New Zealand investigative journalist

Matthew Godfrey Nippert (born 1979) is a New Zealand investigative journalist. His 2016 series of articles for the New Zealand Herald has been credited with helping to drive New Zealand tax reform.

== Education ==
Nippert grew up in the Hutt Valley. He has an honours degree in public policy from Victoria University of Wellington, where he was a contemporary of a future prime minister, Chris Hipkins – they served together on the executive of the Victoria University of Wellington Students' Association (VUWSA) in 1999.

After abandoning a journalism course at Auckland University of Technology, Nippert won a Fulbright Scholarship in 2005 and gained a Master of Science degree (graduating with honours) from Columbia School of Journalism.
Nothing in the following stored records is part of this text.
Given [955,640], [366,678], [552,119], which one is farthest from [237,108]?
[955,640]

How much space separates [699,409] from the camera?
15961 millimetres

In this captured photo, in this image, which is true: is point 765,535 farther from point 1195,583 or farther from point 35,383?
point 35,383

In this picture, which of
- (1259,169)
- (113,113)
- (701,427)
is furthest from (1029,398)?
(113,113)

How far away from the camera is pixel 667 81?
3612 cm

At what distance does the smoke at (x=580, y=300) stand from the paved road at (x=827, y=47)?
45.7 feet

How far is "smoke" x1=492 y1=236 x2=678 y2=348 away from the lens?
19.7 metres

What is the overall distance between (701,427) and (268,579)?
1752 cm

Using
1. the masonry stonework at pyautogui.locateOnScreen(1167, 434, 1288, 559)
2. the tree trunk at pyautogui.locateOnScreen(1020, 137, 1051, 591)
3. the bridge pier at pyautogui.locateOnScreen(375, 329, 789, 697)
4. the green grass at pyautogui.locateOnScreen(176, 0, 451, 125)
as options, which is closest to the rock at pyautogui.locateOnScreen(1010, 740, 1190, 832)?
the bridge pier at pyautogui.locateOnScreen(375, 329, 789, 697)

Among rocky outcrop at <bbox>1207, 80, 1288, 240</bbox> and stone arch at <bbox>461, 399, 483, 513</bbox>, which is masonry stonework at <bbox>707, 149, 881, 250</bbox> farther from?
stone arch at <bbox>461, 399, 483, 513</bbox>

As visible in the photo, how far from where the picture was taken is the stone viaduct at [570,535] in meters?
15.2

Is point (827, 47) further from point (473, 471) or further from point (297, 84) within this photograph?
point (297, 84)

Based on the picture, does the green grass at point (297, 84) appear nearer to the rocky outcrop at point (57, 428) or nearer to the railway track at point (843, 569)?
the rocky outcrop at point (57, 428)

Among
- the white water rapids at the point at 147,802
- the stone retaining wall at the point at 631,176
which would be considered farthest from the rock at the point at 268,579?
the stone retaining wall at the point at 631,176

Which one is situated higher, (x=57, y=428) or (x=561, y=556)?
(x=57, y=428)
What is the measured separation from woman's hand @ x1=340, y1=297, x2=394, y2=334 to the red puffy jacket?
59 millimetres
In 2018, Nippert won a Press Fellowship to Wolfson College, Cambridge.

== Career ==
As a student, Nippert was deputy editor of Salient, the weekly student magazine published by VUWSA.

Nippert began his career writing general interest feature stories with a preference for the arts. From 2010, he began to focus on business and white-collar crime. He is a member of the International Consortium of Investigative Journalists.

Nippert joined The New Zealand Herald as an investigative reporter in 2014. He has also worked for the New Zealand Listener, the New Zealand Herald on Sunday, the National Business Review and the Sunday Star-Times.

== The 'tax gap' series ==
Nippert's series of New Zealand Herald articles in 2016 revealed that 20 high-profile firms earning revenue in New Zealand paid a surprisingly low level of tax. The series was credited in parliamentary speeches for igniting pressure for corporate tax reform and was excerpted in A Moral Truth: 150 Years of Investigative Journalism in New Zealand, edited by James Hollings. Hollings opined that "Nippert is helping cement the role of investigative journalism as a core part of New Zealand public life".

== Awards ==
- 2024: New Zealand Shareholders' Association Business Journalism Awards – Best Business News story.
- 2018: Voyager Media Awards – Wolfson Fellow and Business Journalist of the Year.
- 2017: Canon Media Awards – Reporter of the Year and Best Investigation.
- 2016: EY New Zealand Business Journalism Awards – Business News Writer of the Year.
- 2016: Canon Media Awards – Reporter of the Year; Business News Writer of the Year, Best Innovation in Storytelling.
- 2015: EY New Zealand Business Journalism Awards – Journalist of the Year; Canon Media Awards – Business Reporter of the Year.
- 2009: Qantas Media Awards – Magazine Feature Writer of the Year (Junior).
- 2003: Aotearoa Student Press Association Awards – News Writer of the Year; Feature Writer of the Year.